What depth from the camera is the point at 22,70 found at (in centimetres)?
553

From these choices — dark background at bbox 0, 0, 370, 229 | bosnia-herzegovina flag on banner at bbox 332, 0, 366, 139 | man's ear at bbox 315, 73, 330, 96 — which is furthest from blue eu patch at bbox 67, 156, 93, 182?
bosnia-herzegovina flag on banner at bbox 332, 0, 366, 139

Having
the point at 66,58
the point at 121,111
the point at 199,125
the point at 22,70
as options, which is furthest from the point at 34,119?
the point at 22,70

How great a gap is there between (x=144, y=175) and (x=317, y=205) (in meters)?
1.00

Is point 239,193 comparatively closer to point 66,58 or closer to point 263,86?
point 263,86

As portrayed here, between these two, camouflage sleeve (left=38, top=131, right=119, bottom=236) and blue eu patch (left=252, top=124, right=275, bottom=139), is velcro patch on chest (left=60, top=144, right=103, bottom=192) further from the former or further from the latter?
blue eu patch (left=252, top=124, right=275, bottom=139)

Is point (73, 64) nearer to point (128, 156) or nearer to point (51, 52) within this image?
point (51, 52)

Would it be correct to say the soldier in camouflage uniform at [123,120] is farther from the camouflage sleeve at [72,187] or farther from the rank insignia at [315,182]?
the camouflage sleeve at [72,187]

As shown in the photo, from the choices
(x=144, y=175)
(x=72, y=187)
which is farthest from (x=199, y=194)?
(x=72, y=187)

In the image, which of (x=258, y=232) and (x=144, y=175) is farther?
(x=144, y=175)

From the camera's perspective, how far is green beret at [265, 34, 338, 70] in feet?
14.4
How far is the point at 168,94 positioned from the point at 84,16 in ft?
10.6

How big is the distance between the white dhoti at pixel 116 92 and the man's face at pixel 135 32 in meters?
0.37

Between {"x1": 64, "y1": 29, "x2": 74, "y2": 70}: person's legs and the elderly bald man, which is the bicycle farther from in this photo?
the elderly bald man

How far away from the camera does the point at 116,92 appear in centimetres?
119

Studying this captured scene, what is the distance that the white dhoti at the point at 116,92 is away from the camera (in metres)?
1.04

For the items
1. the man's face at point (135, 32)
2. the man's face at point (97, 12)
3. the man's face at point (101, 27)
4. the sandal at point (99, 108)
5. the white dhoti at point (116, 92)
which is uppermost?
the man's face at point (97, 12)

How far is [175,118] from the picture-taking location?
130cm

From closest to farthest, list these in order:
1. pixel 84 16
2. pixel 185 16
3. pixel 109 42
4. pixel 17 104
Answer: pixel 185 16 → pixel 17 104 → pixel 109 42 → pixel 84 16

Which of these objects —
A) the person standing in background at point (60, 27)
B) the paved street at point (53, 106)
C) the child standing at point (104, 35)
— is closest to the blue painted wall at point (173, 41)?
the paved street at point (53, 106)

* Objective
Copy the material word for word, starting at the line that contains "In the image, which" and ending after the last line of the material.

* Task result
In the image, which of (x=258, y=232) and (x=144, y=175) is farther?
(x=144, y=175)

From the camera's perspective, how far is green beret at [265, 34, 338, 70] in feet?
14.4
How far is the point at 168,94 positioned from the point at 84,16 in ft?
10.6

How big is the distance between the white dhoti at pixel 116 92 and the man's face at pixel 135 32 in meters?
0.37

Between {"x1": 64, "y1": 29, "x2": 74, "y2": 70}: person's legs and the elderly bald man, which is the bicycle farther from in this photo?
the elderly bald man

How far away from the camera does the point at 116,92 appear in centimetres?
119

Studying this captured scene, what is the distance that the white dhoti at the point at 116,92 is away from the camera (in metres)?
1.04

For the items
1. the man's face at point (135, 32)
2. the man's face at point (97, 12)
3. the man's face at point (101, 27)
4. the sandal at point (99, 108)
5. the white dhoti at point (116, 92)
which is uppermost?
the man's face at point (97, 12)

How far is [175,118] from the picture-taking location?
130cm

From closest to farthest, list these in order:
1. pixel 84 16
2. pixel 185 16
3. pixel 109 42
4. pixel 17 104
Answer: pixel 185 16 → pixel 17 104 → pixel 109 42 → pixel 84 16

Which of these objects —
A) the person standing in background at point (60, 27)
B) the paved street at point (53, 106)
C) the child standing at point (104, 35)
— is closest to the blue painted wall at point (173, 41)?
the paved street at point (53, 106)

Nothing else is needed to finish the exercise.